**Page text**:
[START]

When developping and integrating applications together it is often useful to launch an external program. By doing this, many integration and implementation details are simplified (this integration technic also avoids license issues for some open source software integration).

This article explains how to launch an external program in Java and Ada and be able to read the process output to get the result.

Java Process Creation

The process creation is managed by the ProcessBuilder Java class. An instance of this class holds the necessary information to create and launch a new process. This includes the command line and its arguments, the standard input and outputs, the environment variables and the working directory.

The process builder instance is created by specifying the command and its arguments. For this the constructor accepts a variable list of parameters of type String.

import java.lang.ProcessBuilder;
  final String cmd = "ls";
  final String arg1 = "-l";
  final ProcessBuilder pb = new ProcessBuilder(cmd, arg1);

When the process builder is initialized, we can invoke the start method to create a new process. Each process is then represented by an instance of the Process class. It is possible to invoke start serveral times and each call creates a new process. It is necessary to catch the IOException which can be raised if the process cannot be created.

import java.lang.Process;
  try {
    final Process p = pb.start();

  } catch (final IOException ex) {
    System.err.println("IO error: " + ex.getLocalizedMessage());

The Process class gives access to the process output through an input stream represented by the InputStream class. With this input stream, we can read what the process writes on its output. We will use a BufferedReader class to read that output line by line.

import java.io.*;
  final InputStream is = p.getInputStream();
  final BufferedReader reader = new BufferedReader(new InputStreamReader(is));

By using the readLine method, we can read a new line after each call. Once the whole stream is read, we have to close it. Closing the BufferedReader will close the InputStream associated with it.

  String line;
  while ((line = reader.readLine()) != null) {

Last step is to wait for the process termination and get the exit status: we can use the waitFor method. Since this method can be interrupted, we have to catch the InterruptedException.

[END]

**Record list**:
[START]

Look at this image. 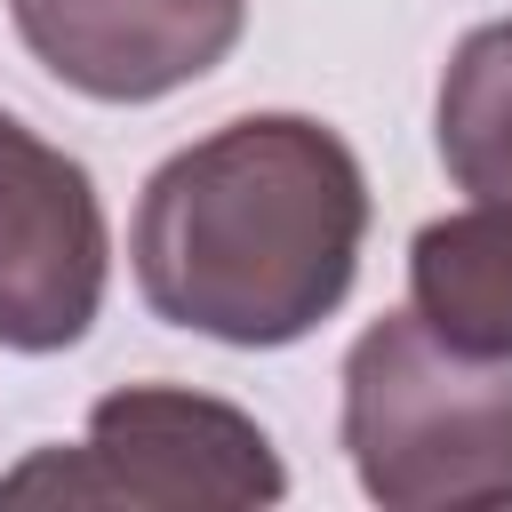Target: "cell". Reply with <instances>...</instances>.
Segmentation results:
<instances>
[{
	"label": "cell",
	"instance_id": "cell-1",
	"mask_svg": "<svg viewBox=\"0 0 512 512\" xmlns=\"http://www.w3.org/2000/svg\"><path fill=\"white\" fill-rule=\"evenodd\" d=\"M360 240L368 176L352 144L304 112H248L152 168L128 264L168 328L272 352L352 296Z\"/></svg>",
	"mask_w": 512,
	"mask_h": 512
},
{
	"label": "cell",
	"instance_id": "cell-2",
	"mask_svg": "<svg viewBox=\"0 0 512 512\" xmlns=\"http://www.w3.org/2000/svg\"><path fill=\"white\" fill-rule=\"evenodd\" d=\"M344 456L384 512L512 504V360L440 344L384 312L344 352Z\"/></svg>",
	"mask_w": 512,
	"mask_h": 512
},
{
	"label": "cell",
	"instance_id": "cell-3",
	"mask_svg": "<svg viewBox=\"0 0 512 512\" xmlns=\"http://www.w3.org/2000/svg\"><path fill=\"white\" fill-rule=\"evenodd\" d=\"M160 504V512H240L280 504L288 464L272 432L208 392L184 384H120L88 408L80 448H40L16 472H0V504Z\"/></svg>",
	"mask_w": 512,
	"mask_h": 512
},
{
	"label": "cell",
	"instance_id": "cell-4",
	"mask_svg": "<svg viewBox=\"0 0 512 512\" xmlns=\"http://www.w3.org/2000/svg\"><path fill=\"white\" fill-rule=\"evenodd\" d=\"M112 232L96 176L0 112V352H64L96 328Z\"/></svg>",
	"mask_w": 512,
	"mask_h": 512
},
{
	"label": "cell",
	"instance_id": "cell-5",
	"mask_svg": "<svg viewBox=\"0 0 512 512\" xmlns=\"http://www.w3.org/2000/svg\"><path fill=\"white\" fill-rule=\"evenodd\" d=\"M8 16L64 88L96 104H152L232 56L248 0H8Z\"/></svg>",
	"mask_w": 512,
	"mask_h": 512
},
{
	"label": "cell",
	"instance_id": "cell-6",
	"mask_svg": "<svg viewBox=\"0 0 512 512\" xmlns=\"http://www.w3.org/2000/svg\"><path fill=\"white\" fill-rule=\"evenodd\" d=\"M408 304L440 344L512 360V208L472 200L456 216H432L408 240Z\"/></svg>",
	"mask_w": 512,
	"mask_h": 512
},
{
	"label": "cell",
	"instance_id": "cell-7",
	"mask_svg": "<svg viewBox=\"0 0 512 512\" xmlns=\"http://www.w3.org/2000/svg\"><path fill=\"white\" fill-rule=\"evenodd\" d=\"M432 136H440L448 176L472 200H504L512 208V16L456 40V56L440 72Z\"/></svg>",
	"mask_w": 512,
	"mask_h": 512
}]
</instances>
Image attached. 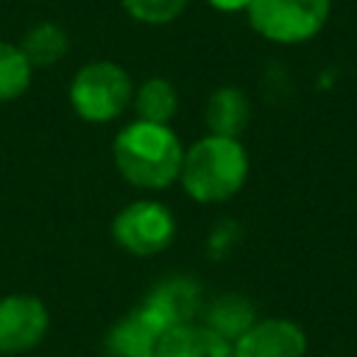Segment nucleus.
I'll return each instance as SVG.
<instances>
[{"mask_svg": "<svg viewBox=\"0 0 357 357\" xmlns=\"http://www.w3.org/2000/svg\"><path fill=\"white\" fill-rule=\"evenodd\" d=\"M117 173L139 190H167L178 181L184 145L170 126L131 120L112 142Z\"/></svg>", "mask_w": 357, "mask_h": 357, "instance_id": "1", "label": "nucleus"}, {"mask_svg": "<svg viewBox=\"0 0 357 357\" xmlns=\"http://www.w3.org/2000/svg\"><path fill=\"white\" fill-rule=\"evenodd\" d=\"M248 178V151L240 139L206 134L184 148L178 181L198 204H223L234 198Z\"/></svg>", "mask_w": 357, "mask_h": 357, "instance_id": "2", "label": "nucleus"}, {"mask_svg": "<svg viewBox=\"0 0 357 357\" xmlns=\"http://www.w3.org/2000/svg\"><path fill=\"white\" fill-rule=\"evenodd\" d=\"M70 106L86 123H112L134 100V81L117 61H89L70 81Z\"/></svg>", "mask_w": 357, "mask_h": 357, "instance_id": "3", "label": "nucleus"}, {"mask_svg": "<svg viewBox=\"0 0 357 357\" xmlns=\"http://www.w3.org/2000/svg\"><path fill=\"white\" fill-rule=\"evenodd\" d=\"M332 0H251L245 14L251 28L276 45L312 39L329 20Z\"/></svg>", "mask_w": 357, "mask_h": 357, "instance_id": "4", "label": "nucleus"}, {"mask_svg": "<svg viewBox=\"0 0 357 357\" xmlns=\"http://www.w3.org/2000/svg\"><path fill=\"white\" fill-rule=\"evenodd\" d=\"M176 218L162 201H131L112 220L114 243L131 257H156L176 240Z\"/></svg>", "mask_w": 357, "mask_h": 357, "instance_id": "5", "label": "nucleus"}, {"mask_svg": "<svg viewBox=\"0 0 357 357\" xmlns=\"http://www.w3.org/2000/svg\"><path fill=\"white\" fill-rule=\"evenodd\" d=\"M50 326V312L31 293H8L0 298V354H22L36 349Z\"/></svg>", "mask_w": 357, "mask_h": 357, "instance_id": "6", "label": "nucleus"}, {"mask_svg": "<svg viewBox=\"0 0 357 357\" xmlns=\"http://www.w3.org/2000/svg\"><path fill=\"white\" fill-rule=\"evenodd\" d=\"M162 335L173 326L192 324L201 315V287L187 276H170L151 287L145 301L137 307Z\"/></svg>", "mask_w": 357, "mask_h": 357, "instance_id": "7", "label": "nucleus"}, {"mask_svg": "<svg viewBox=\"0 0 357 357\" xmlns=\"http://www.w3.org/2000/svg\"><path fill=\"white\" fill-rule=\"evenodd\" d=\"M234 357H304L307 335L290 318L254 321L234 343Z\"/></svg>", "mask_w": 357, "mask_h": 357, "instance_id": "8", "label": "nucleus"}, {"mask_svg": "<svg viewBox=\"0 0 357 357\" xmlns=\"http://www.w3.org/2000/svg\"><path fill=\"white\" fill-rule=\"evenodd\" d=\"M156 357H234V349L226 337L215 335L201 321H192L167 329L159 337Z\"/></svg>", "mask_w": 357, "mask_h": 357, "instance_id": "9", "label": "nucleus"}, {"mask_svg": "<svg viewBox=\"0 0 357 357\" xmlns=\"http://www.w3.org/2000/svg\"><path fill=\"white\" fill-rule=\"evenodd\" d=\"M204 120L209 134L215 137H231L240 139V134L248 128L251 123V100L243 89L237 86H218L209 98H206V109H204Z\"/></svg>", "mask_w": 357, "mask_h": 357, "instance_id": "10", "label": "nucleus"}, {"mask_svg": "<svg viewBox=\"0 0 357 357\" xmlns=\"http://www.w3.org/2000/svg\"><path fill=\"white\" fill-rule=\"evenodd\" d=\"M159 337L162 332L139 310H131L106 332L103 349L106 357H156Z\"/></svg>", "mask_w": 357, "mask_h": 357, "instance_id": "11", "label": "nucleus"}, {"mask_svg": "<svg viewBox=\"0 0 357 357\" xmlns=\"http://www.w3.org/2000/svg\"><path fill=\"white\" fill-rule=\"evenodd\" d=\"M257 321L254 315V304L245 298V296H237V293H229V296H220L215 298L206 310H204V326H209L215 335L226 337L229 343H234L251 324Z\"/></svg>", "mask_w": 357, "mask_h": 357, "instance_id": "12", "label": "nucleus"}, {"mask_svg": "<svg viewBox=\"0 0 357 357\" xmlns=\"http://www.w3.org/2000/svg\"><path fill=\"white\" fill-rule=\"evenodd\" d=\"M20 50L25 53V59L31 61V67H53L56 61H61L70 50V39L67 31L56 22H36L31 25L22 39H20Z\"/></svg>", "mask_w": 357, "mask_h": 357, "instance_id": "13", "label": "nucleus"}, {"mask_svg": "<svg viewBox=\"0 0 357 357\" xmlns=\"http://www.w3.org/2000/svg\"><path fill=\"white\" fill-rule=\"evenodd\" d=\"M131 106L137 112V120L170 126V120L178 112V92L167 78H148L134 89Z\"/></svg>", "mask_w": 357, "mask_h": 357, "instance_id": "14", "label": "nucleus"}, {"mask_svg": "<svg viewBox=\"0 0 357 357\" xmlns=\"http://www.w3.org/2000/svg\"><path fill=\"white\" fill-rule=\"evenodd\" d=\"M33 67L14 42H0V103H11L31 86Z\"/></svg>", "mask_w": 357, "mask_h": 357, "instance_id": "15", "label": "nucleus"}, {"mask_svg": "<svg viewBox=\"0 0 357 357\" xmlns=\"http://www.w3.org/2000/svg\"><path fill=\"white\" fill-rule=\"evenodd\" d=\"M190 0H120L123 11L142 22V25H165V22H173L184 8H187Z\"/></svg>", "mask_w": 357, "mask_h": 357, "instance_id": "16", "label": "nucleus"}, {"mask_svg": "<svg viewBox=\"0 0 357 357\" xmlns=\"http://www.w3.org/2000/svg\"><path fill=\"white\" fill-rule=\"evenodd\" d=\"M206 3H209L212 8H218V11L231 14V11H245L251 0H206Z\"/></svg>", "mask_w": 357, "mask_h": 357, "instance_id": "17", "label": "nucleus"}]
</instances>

[END]
[START]

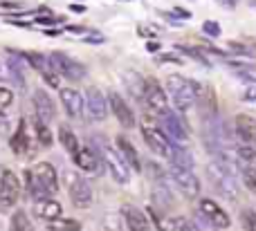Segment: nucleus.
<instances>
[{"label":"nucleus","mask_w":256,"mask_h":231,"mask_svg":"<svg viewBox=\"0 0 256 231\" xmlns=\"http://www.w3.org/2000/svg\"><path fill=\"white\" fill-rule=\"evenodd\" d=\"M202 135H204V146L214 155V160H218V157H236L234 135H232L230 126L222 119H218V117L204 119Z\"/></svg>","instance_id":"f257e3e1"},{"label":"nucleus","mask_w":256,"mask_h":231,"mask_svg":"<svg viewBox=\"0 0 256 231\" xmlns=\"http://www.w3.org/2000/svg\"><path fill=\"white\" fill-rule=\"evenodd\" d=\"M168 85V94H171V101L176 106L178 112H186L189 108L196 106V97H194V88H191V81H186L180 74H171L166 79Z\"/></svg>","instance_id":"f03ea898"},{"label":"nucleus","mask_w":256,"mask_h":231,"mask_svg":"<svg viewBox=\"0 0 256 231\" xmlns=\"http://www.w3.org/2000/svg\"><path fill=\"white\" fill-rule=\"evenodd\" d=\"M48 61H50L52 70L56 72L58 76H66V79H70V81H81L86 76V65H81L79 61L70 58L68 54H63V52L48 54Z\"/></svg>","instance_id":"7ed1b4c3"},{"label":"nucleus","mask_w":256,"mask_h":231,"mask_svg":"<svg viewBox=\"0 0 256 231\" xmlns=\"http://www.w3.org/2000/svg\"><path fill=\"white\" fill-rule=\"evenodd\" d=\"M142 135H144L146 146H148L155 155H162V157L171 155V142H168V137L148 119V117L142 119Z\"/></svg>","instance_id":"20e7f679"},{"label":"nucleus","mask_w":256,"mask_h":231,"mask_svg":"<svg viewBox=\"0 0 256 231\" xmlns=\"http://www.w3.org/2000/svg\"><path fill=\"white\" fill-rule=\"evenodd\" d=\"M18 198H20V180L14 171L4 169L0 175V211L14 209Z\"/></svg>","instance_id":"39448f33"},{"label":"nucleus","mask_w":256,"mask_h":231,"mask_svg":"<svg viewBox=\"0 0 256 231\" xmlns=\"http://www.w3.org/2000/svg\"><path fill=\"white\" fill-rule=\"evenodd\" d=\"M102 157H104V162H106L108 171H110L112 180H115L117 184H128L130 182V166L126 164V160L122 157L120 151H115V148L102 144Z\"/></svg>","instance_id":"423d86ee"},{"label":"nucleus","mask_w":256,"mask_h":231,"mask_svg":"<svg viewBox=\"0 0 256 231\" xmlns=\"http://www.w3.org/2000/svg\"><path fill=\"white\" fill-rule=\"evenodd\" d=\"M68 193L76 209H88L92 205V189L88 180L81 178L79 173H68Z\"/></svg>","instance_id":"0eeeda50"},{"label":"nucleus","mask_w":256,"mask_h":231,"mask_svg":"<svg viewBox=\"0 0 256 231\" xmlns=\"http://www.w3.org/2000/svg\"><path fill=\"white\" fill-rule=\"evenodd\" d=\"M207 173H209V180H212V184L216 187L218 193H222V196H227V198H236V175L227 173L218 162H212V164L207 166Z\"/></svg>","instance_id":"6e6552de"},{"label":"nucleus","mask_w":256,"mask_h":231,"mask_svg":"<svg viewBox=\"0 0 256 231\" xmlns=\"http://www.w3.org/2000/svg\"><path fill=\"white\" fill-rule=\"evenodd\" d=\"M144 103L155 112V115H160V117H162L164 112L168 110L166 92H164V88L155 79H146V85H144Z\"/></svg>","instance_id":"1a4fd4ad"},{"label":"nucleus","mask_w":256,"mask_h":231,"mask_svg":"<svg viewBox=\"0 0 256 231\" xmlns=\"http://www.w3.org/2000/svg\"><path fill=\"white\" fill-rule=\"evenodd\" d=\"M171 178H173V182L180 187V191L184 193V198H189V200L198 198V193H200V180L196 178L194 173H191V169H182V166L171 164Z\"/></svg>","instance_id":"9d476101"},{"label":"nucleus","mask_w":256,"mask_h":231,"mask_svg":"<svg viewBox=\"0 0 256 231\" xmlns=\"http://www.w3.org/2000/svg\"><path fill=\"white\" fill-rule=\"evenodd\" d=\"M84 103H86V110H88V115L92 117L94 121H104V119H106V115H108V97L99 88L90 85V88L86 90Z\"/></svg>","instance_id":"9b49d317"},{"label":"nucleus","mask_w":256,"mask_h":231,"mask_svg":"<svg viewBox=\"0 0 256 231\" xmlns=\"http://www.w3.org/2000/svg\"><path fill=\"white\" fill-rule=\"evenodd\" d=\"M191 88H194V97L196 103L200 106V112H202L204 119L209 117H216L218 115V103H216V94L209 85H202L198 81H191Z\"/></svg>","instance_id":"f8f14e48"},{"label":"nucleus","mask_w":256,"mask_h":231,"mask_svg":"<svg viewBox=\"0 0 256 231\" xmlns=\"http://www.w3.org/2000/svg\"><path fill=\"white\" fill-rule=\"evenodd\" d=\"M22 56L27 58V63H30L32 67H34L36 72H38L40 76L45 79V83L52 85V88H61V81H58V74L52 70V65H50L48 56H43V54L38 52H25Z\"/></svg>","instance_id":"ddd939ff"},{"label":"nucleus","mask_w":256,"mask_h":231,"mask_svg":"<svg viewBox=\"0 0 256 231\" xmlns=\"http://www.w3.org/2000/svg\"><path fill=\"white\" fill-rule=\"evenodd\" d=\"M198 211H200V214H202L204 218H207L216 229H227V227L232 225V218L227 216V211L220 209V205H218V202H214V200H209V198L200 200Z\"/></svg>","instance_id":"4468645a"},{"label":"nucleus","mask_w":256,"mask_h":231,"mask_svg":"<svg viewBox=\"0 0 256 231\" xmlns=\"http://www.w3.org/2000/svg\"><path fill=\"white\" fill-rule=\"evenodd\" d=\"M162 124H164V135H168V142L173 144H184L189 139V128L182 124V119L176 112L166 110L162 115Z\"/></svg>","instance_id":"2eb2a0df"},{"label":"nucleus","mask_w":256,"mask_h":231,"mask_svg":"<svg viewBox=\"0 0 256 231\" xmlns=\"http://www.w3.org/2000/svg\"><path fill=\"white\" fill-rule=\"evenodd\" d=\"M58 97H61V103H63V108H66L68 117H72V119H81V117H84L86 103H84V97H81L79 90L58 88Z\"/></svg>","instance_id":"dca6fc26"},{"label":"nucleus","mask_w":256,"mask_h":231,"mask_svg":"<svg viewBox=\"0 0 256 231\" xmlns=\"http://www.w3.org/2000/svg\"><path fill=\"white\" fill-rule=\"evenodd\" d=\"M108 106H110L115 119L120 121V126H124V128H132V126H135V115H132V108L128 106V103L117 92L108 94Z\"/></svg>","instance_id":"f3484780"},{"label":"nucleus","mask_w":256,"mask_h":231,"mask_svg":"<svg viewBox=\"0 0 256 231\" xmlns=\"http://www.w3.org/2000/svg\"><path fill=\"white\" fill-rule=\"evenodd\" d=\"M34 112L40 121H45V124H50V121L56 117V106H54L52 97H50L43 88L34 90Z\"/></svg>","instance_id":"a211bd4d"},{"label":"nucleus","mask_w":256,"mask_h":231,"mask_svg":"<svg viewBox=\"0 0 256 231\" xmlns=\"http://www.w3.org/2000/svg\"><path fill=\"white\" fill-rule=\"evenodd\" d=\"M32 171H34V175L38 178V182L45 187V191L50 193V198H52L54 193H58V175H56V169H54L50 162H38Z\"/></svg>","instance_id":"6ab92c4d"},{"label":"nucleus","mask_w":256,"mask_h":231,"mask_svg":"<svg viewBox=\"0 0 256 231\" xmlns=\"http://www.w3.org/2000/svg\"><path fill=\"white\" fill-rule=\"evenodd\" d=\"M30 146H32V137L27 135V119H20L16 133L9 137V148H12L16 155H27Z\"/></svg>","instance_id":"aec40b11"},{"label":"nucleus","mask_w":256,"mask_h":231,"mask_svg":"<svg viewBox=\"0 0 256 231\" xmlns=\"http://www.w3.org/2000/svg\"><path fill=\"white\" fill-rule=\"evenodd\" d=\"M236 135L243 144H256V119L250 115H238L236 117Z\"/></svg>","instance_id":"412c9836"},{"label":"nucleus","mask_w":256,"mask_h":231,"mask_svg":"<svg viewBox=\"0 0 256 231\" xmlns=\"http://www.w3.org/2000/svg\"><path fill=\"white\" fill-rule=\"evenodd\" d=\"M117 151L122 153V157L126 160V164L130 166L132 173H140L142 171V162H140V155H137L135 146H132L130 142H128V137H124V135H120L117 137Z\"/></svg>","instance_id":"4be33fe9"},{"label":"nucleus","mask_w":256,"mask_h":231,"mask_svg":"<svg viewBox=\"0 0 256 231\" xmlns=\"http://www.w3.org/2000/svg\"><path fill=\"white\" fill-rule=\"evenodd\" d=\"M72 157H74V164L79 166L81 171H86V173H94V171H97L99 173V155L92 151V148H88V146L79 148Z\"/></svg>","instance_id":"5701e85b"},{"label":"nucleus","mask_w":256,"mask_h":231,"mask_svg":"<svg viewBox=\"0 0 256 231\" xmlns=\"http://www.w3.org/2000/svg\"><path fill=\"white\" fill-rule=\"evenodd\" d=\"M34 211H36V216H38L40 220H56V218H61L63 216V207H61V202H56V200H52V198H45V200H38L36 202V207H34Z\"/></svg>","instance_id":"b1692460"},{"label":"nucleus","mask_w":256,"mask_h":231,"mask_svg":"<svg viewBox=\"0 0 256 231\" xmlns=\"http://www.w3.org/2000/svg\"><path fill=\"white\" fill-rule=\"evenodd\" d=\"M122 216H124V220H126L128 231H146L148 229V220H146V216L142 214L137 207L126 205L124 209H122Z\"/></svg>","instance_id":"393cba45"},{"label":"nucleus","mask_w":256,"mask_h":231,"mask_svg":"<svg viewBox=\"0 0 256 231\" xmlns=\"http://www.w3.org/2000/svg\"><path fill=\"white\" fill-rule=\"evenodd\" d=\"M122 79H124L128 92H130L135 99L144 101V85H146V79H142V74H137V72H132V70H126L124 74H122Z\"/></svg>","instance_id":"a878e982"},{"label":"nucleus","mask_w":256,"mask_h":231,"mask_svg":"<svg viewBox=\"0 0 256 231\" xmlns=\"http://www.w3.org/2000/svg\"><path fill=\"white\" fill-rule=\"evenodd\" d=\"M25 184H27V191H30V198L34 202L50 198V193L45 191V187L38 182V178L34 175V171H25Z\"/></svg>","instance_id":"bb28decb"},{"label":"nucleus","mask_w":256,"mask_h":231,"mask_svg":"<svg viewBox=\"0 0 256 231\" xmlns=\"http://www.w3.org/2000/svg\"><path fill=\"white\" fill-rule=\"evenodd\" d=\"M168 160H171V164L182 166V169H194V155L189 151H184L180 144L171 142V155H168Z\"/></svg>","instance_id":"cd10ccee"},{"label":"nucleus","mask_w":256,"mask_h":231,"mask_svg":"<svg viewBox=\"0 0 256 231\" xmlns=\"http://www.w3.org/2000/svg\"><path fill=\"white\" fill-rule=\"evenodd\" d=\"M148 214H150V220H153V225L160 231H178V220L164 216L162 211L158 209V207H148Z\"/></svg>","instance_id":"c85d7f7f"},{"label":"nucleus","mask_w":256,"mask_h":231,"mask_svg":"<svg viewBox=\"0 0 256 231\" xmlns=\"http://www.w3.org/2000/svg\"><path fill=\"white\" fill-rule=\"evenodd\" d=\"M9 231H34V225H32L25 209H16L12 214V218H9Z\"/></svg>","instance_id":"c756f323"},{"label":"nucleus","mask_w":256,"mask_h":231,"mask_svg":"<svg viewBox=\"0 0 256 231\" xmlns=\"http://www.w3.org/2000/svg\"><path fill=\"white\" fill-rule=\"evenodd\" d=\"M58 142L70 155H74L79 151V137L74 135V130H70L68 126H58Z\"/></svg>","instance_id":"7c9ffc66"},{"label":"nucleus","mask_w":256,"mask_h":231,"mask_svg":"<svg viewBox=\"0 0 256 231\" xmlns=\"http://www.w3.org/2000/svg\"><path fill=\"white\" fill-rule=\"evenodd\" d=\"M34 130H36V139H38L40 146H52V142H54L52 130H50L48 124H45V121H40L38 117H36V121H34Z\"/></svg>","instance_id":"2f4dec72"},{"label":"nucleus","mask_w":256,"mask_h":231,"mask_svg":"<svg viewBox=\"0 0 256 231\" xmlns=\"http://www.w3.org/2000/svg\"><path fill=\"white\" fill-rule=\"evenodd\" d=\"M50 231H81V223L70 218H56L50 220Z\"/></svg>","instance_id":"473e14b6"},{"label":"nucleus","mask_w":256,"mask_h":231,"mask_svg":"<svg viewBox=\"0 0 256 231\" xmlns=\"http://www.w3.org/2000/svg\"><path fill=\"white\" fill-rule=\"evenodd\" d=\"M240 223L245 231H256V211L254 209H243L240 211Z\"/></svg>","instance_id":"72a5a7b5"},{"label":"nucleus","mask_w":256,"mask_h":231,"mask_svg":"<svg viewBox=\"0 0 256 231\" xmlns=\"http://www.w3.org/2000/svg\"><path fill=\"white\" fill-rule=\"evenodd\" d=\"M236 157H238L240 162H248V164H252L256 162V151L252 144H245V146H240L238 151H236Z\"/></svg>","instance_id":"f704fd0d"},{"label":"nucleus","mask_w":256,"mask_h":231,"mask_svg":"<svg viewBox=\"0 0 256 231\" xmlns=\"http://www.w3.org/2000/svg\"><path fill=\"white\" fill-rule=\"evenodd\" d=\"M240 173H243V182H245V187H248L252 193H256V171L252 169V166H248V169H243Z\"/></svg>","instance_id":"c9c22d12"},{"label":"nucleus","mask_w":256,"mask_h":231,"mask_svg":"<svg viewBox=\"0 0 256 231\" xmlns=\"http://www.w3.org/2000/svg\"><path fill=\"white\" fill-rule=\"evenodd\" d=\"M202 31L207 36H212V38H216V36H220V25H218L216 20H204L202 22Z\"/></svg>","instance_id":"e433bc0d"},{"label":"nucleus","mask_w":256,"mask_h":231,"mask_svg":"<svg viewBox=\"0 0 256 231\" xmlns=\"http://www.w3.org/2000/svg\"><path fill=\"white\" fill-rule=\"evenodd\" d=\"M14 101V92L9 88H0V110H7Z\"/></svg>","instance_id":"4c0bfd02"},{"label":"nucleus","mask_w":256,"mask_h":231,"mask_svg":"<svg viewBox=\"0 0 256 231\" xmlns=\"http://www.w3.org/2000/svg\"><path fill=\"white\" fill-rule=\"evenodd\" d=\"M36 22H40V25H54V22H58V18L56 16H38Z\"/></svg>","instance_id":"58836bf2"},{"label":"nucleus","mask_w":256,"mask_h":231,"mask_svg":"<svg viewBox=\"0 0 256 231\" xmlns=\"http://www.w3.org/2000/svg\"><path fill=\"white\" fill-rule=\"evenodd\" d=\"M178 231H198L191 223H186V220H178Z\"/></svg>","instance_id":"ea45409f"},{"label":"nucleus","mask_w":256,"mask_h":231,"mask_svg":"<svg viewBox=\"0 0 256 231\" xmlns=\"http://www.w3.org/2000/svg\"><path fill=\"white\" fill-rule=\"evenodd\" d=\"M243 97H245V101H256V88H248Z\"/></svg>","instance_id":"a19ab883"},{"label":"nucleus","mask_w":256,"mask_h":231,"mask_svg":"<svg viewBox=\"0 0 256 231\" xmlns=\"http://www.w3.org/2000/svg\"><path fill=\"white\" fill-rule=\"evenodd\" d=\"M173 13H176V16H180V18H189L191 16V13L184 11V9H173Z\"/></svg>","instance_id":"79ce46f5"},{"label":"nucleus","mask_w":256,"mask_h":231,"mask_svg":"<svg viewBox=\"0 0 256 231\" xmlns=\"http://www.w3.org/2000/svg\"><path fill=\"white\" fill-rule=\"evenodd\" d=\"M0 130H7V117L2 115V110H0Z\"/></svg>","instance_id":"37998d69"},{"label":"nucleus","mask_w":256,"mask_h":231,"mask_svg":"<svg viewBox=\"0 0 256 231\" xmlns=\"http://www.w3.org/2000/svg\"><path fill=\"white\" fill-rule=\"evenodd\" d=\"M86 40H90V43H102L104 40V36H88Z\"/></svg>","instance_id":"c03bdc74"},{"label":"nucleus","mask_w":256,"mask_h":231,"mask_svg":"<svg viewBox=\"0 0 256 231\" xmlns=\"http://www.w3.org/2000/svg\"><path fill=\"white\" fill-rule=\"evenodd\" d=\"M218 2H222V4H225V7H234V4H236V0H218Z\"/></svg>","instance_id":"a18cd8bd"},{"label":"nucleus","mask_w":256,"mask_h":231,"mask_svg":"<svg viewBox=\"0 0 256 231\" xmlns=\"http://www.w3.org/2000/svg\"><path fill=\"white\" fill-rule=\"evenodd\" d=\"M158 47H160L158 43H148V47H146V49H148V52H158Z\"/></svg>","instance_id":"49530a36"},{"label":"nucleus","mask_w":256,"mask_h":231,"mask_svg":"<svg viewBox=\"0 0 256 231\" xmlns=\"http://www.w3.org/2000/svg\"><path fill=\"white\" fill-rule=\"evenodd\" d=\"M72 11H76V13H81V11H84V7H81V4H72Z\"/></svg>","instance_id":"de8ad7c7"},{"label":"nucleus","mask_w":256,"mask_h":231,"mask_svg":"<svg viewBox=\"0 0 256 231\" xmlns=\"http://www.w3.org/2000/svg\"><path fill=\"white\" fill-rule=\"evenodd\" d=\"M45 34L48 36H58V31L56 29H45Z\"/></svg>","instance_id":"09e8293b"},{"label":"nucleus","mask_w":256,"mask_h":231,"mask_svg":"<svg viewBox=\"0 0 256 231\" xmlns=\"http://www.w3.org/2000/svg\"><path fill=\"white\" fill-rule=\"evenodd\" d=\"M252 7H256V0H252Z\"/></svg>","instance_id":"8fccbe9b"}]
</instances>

[END]

**Objectives**:
- a) In the article on launching external programs, which exception must be caught in case the process cannot be created?
- b) Extend the article on launching external programs, picking up right after its final sentence.

**Results for each task**:
- a) The IOException.

- b)
  try {
    final int exit = p.waitFor();
    if (exit != 0) {
      System.err.printf("Command exited with status %d\n", exit);
  }  catch (final InterruptedException ex) {
    System.err.println("Launch was interrupted...");

You can get the complete source from the file: Launch.java

Ada Process Creation

For the Ada example, we will create an application that invokes the nslookup utility to resolve a set of host names. The list of host names is provided to nslookup by writing on its standard input and the result is collected by reading the output.

We will use the Pipe_Stream to launch the process, write on its input and read its output at the same time. The process is launched by calling the Open procedure and specifying the pipe redirection modes: READ is for reading the process output, WRITE is for writing to its input and READ_WRITE is for both.

with Util.Processes;
with Util.Streams.Pipes;
   Pipe    : aliased Util.Streams.Pipes.Pipe_Stream;

   Pipe.Open ("nslookup", Util.Processes.READ_WRITE);

We can read or write on the pipe directly but using a Print_Stream to write the text and the Buffered_Stream to read the result simplifies the implementation. Both of them are connected to the pipe: the Print_Stream will use the pipe output stream and the Buffered_Stream will use the pipe input stream.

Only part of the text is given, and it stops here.